Aunque sus objetos no eran valiosos, eran lo que les había sostenido durante el último año, y se habían encariñado con ellos.
Después de empacar, Klaus guardó todo en su anillo espacial.
Luego se dirigieron hacia la ciudad.
Después de una hora caminando y charlando, llegaron a las puertas de la ciudad y usaron la insignia de identidad de Klaus para entrar.
Cuando Klaus mostró la insignia a los guardias, sus expresiones cambiaron a sorpresa.
Klaus no pudo evitar sonreír.
Como era de esperar, su identificación tuvo un efecto diferente.
Los guardias ni siquiera le pidieron que se quitara las gafas de sol y la gorra.
Simplemente los dejaron pasar.
Klaus y su madre caminaron un poco más hasta llegar a un pequeño parque con un banco.
Se sentaron, y Klaus llamó al número que el gerente le había dado.
Unos minutos después, un automóvil se detuvo junto al parque.
Un joven salió y los saludó.
—Señor Klaus, soy del Banco de la Reserva Real de Oro.
Estoy aquí para recogerlos y llevarlos a su nuevo hogar —dijo, abriendo la puerta del coche para ellos.
Klaus asintió en reconocimiento y llevó a su madre al automóvil.
El vehículo se alejó rápidamente, dejando atrás el barrio marginal.
Klaus miró a su madre y sonrió, sintiendo una ola de alivio y felicidad.
Sus vidas finalmente estaban dando un giro para mejor.
Después de aproximadamente una hora de conducción, llegaron a una gran mansión con una majestuosa puerta.
Cuando las puertas se abrieron, revelaron un camino ancho y embaldosado bordeado de exuberantes flores.

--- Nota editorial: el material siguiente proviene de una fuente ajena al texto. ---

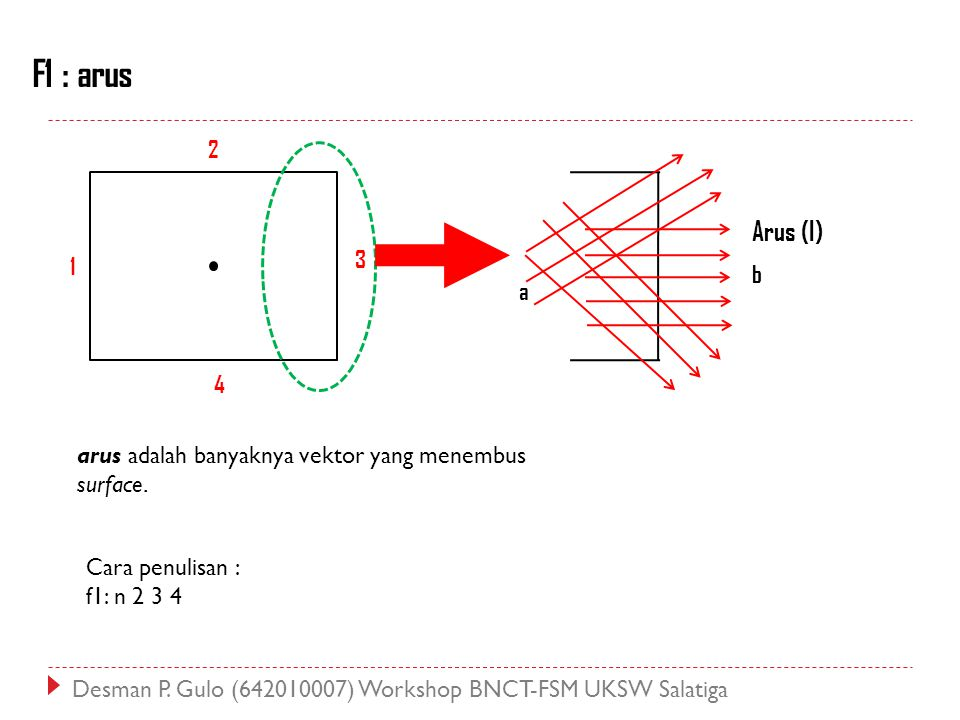 F1 : arus 2. Arus (I) 3. 1. b. a. 4. arus adalah banyaknya vektor yang menembus surface. Cara penulisan :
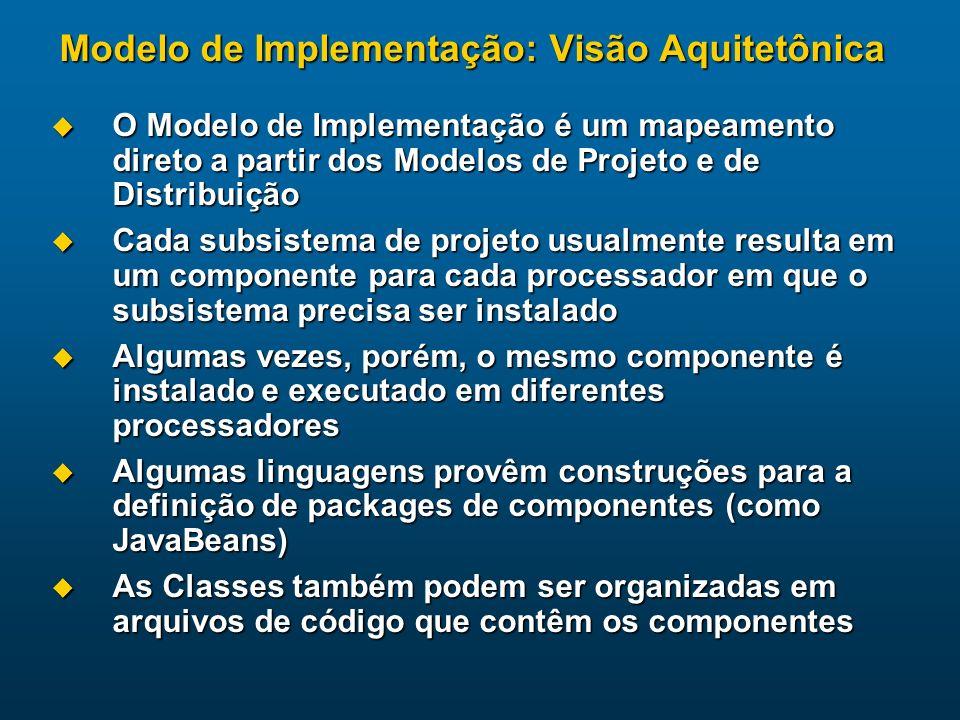 Modelo de Implementação: Visão Aquitetônica O Modelo de Implementação é um mapeamento direto a partir dos Modelos de Projeto e de Distribuição O Model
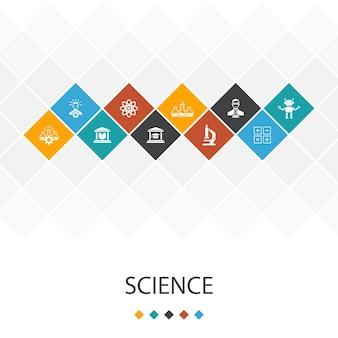 Wissenschaft trendige ui-vorlage infografiken konzept. erfindung, physik, labor, universitätsikonen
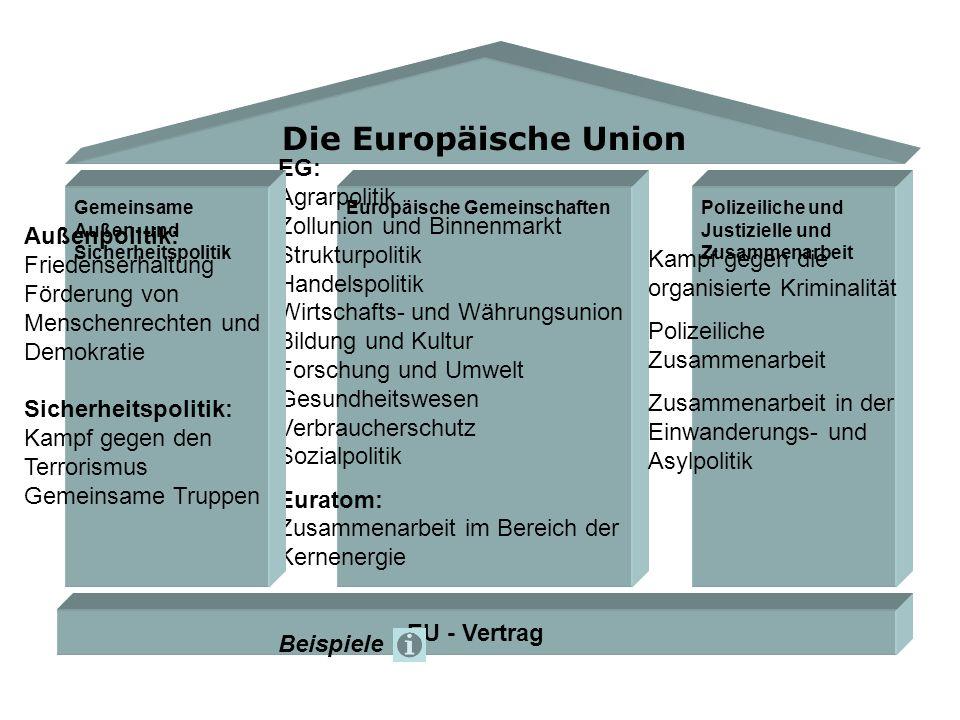 EU - Vertrag Die Europäische Union Europäische GemeinschaftenPolizeiliche und Justizielle und Zusammenarbeit Gemeinsame Außen- und Sicherheitspolitik Grundlegende Prinzipien: Subsidiarität Supranationalität Intergouvernementalismus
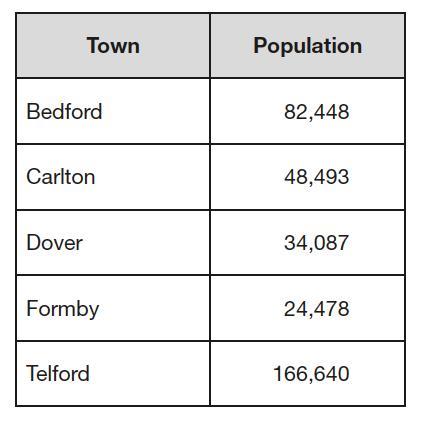 q4-town-population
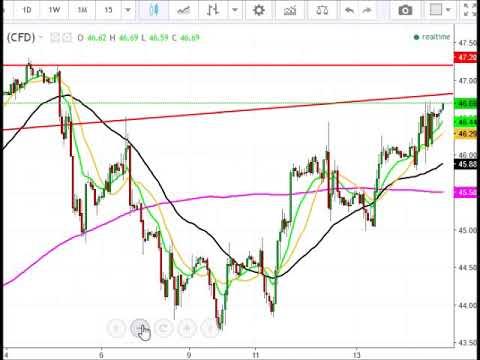 Crude Oil analysis 7/17/17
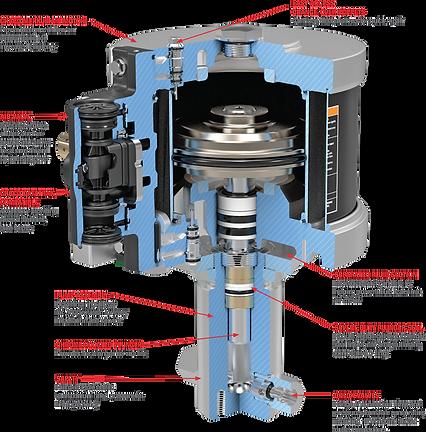 Hydrualic Pressure Intensifier.png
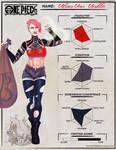 OP: Vilma's abilities chart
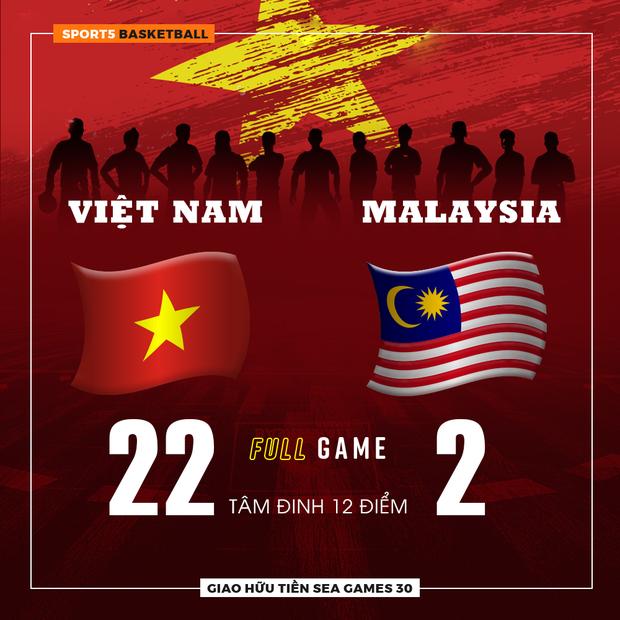 Giải bóng rổ giao hữu 3x3 tiền SEA Games 30: Thất bại trước đại diện Philippines, đội tuyển Việt Nam đành dừng bước trước ngưỡng cửa chung kết - Ảnh 2.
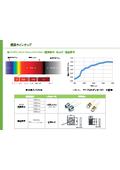 【資料】SWIR 短波赤外および発光素子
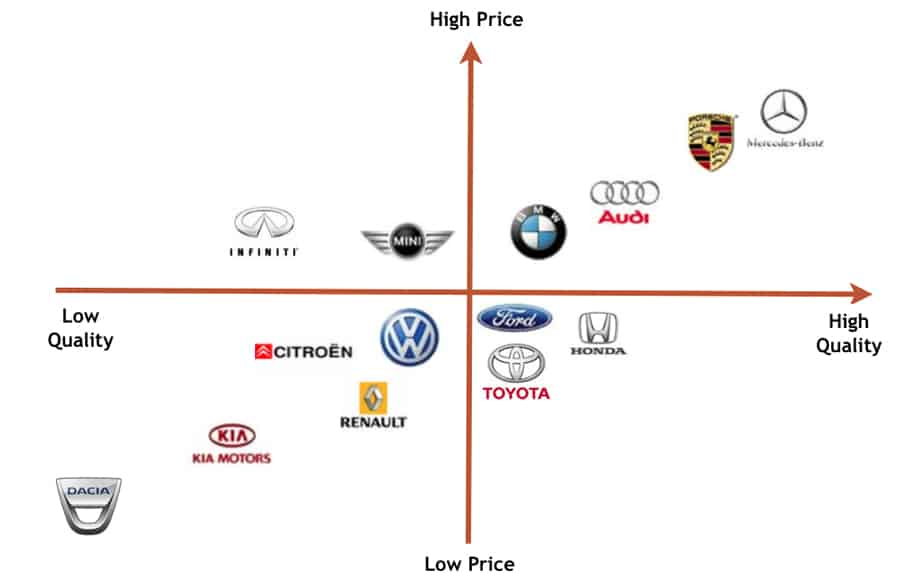 Audi's brand position is a mixture of luxury and performance.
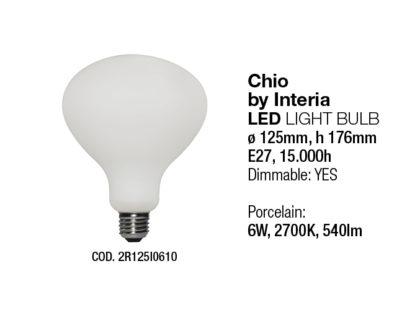 Light Sources Interia NEW5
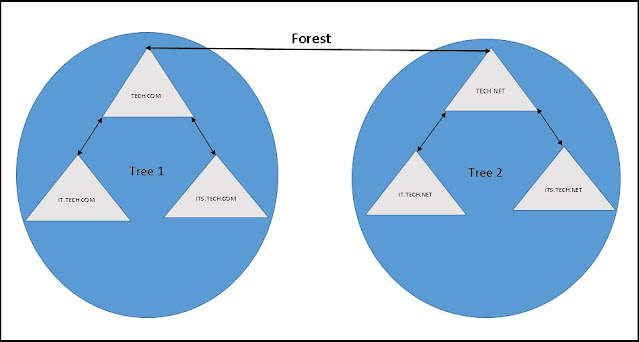 Active Directory Forest and Tree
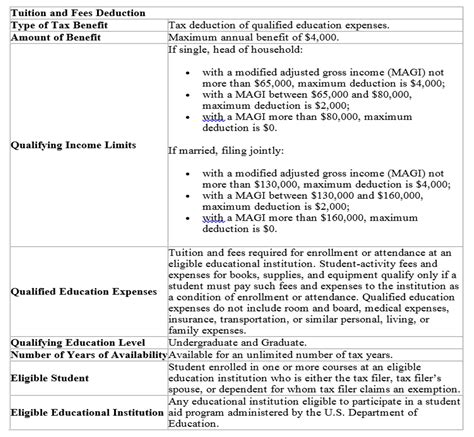 irc section 117 federal tax benefits for higher education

El coche atravesó la entrada, y después de cinco minutos de conducción lenta, la mansión apareció a la vista.
Era una pequeña mansión, similar a lo que Klaus había visto en la proyección, pero verla en persona lo dejó asombrado.
La mansión entera estaba construida completamente de vidrio.
Los vidrios tenían un toque de brillo de diamante en ellos.
Sin embargo, aunque la casa estaba construida con vidrio, no eran para nada frágiles.
Son vidrios duraderos hechos de material rarísimo que puede soportar un ataque incluso de un monstruo de Nivel 7.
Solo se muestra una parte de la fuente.